What you are asked to do:
Copy the items from the line with "When you look" through the end of the records, substituting "lens" for each "camera". Change nothing else.

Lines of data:
- - -
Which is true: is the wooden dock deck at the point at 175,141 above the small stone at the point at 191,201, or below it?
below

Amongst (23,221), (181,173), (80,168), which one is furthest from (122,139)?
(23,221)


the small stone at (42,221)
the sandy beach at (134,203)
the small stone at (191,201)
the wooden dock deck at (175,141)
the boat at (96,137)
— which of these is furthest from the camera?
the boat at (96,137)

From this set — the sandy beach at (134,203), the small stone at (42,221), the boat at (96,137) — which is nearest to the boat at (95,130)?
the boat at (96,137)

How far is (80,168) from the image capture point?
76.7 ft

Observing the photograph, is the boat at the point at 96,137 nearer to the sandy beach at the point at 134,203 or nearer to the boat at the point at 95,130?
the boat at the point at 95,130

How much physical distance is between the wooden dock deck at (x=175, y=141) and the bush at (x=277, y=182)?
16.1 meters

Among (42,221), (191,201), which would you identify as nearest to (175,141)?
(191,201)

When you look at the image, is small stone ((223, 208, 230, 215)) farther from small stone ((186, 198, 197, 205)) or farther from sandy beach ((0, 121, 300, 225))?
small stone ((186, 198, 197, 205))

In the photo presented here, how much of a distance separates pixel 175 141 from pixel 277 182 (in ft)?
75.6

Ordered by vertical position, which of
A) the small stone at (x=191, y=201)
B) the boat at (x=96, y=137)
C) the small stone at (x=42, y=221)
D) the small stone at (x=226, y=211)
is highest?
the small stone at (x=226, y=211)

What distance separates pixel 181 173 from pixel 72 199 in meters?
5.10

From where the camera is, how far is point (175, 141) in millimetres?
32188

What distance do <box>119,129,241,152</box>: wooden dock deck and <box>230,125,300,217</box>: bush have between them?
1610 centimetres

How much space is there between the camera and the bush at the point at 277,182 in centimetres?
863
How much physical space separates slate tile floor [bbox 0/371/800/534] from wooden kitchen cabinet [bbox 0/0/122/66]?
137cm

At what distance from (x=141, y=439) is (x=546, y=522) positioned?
- - -
Task answer:
When you look at the image, is small stone ((223, 208, 230, 215)) farther from small stone ((186, 198, 197, 205)) or farther from sandy beach ((0, 121, 300, 225))?
small stone ((186, 198, 197, 205))

In the photo presented here, how much of a distance separates pixel 175 141 from pixel 277 182 (in ft)?
75.6

Ordered by vertical position, which of
A) the small stone at (x=191, y=201)
B) the boat at (x=96, y=137)
C) the small stone at (x=42, y=221)
D) the small stone at (x=226, y=211)
is highest?
the small stone at (x=226, y=211)

What distance separates pixel 181 173 from pixel 72 199 in meters?
5.10

From where the lens is, how far is point (175, 141) in millimetres?
32188

What distance do <box>119,129,241,152</box>: wooden dock deck and <box>230,125,300,217</box>: bush have between them?
1610 centimetres

How much space is there between the lens and the bush at the point at 277,182 in centimetres?
863
How much physical space separates slate tile floor [bbox 0/371/800/534] from wooden kitchen cabinet [bbox 0/0/122/66]?
137cm

At what distance from (x=141, y=439) is (x=546, y=522) positioned?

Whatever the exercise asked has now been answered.